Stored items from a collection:
========

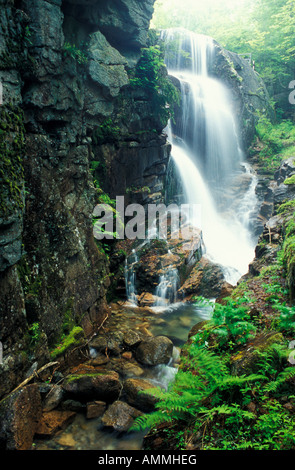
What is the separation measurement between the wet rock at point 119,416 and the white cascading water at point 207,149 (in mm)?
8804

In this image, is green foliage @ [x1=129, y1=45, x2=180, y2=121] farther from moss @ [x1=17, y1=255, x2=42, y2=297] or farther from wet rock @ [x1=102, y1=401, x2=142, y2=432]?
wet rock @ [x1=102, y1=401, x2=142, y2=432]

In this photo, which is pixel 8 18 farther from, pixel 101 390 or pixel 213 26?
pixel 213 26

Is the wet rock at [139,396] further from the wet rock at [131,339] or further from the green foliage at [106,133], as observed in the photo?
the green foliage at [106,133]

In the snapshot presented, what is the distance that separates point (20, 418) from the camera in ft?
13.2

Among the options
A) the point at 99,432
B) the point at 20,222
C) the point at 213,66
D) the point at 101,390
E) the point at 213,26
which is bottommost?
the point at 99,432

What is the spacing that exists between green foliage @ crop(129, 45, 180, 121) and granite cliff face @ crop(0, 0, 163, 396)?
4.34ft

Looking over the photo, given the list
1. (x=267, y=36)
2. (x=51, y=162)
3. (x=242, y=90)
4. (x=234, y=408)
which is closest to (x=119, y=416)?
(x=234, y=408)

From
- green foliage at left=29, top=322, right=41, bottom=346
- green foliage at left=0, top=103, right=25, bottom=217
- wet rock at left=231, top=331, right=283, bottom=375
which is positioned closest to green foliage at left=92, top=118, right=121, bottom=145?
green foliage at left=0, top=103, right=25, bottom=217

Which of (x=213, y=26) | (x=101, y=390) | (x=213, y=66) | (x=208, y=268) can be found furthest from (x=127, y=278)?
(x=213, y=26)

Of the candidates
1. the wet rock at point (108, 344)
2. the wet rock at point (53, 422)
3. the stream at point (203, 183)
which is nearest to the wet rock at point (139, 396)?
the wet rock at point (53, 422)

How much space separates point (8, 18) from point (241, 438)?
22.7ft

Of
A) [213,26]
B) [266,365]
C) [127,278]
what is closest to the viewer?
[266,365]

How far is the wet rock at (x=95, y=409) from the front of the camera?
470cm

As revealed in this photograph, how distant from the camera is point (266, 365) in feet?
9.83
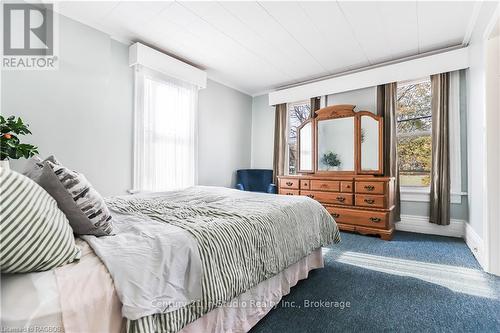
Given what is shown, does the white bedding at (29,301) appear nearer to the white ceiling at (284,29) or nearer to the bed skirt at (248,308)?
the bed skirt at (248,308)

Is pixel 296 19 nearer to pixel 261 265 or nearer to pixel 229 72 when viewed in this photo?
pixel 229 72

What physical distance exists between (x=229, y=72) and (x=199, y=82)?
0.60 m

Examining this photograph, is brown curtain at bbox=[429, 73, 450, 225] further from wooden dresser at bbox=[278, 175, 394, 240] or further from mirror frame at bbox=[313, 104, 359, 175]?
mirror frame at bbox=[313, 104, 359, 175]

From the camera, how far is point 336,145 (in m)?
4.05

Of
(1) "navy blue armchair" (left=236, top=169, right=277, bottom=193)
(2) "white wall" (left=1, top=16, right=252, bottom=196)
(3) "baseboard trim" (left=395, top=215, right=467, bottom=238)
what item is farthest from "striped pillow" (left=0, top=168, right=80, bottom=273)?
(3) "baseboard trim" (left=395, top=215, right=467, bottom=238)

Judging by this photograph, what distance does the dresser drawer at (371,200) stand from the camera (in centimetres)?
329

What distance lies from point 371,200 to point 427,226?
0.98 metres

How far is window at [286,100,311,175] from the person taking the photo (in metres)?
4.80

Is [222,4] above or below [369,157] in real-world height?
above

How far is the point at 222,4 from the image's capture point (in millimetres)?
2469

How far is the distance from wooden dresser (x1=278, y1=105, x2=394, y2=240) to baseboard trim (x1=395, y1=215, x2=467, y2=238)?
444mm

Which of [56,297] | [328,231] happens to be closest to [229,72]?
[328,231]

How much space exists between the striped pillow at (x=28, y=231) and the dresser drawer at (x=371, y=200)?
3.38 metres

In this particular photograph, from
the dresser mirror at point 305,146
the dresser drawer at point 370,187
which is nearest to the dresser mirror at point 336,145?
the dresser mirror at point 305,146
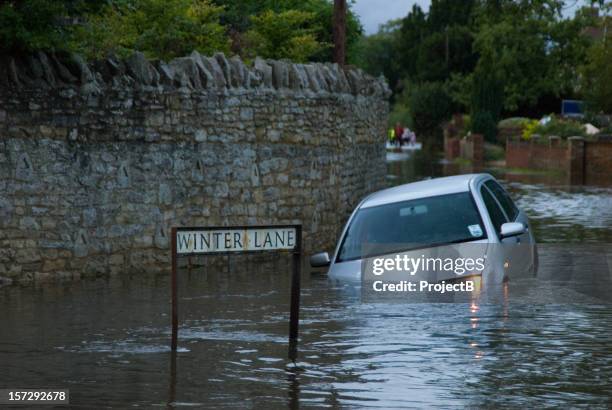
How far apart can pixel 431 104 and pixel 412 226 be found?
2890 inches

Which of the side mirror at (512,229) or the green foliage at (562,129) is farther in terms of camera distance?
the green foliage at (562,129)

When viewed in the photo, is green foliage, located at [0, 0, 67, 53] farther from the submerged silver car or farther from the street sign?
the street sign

========

Your task: Exactly the lines from the one with "How far is window" through the end of the listing above are to be repeated, with no pictures.

Task answer:
How far is window at [286,100,311,175] from the person taking the photo (in metres)?
4.80

Is [222,4] above or below [369,157] in real-world height?
above

How far is the point at 222,4 from the image's capture point (in millimetres)?
2469

How far is the distance from wooden dresser (x1=278, y1=105, x2=394, y2=240) to baseboard trim (x1=395, y1=215, x2=467, y2=238)?
444mm

Which of [56,297] | [328,231] happens to be closest to [229,72]?
[328,231]

How much space exists between the striped pillow at (x=28, y=231) and the dresser drawer at (x=371, y=200)?
3.38 metres

In this particular photograph, from
the dresser mirror at point 305,146
the dresser drawer at point 370,187
which is nearest to the dresser mirror at point 336,145?
the dresser mirror at point 305,146
How far apart can pixel 431 104 and pixel 412 226 be found?
2890 inches

Which of the side mirror at (512,229) or the green foliage at (562,129) is farther in terms of camera distance?
the green foliage at (562,129)

When viewed in the photo, is green foliage, located at [0, 0, 67, 53] farther from the submerged silver car or farther from the street sign?
the street sign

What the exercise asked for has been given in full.